L’étude des archives nous apprend que les crues étaient récurrentes au XIVè siècle, s’intensifient au milieu du XVIè et perdurent jusque vers 1850. 188 crues de plus de 3m au pont de Mirabeau entre 1832 et 1890 dont 7 supérieures à 7m.
Celle de 1843 entraina presque tous les ponts de la rivière entre les Mées et Cavaillon. Les cartes de l’époque révèlent une rivière bien plus large qu’aujourd’hui avec de multiples chenaux entre des iscles2 comme le montre la carte d’état-major du début du siècle.
Dans le but de protection contre les crues et production d’électricité, le cours de la Durance est aménagé dans les années 1960 : barrages de Serre-Ponçon, l’Escale, Sainte-Croix ; les débits ont été réduits : à Mirabeau, le débit moyen annuel passe de 175m3/s pendant la période 1939-1958 à 11m3/s entre 1961 et 1985. Les lits fluviaux se rétrécissent, la végétation envahit la rivière qui s’enfonce sous l’effet des extractions de matériaux (carrières), les constructions de lotissements, zones d’activité, voies de communication, se développent en bordure de rivière.

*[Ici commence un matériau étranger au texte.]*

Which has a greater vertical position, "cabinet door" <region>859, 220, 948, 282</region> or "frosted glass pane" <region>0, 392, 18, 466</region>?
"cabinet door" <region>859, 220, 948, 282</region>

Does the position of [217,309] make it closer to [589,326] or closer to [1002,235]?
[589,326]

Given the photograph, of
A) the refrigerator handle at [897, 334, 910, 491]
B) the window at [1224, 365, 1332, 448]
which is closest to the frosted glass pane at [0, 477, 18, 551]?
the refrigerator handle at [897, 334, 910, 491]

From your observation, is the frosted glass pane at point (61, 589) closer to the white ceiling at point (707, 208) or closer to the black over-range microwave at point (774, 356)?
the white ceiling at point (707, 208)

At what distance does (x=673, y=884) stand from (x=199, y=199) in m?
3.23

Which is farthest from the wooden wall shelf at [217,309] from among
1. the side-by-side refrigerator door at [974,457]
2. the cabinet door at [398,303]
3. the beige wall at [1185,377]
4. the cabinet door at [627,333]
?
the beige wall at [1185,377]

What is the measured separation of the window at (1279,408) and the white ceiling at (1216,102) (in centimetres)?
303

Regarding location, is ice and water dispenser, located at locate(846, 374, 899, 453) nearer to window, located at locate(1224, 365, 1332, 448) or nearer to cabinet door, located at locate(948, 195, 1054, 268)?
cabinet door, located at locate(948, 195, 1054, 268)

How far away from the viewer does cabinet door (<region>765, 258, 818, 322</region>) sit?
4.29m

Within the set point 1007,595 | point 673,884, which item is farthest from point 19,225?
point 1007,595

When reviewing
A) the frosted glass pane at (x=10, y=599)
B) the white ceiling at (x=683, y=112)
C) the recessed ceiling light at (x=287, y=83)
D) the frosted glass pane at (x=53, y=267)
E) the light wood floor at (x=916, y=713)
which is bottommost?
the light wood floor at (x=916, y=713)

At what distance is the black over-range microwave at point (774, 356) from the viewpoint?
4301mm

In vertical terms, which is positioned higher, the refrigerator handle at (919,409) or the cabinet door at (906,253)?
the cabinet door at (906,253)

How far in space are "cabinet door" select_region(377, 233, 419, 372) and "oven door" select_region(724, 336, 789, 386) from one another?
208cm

Depuis que l’aménagement est terminé, quelques crues (1963, 1976, 1977, 1993) ont montré à ceux qui s’étaient trop approché de son lit mineur pourtant démesuré, qu’elle était néanmoins toujours aussi redoutable.
Routes et ponts autrefois
Sous Auguste l’itinéraire le plus fréquenté et le plus court de Tarascon à l’Italie est celui de la Durance ; au VIè siècle les Lombards le suivent d’Embrun aux abords d’Avignon. Au XIIè siècle le comté de Forcalquier s’étire le long de la Durance de la Tour de Sabran (Cavaillon) à Roche de Rame (près d’Embrun).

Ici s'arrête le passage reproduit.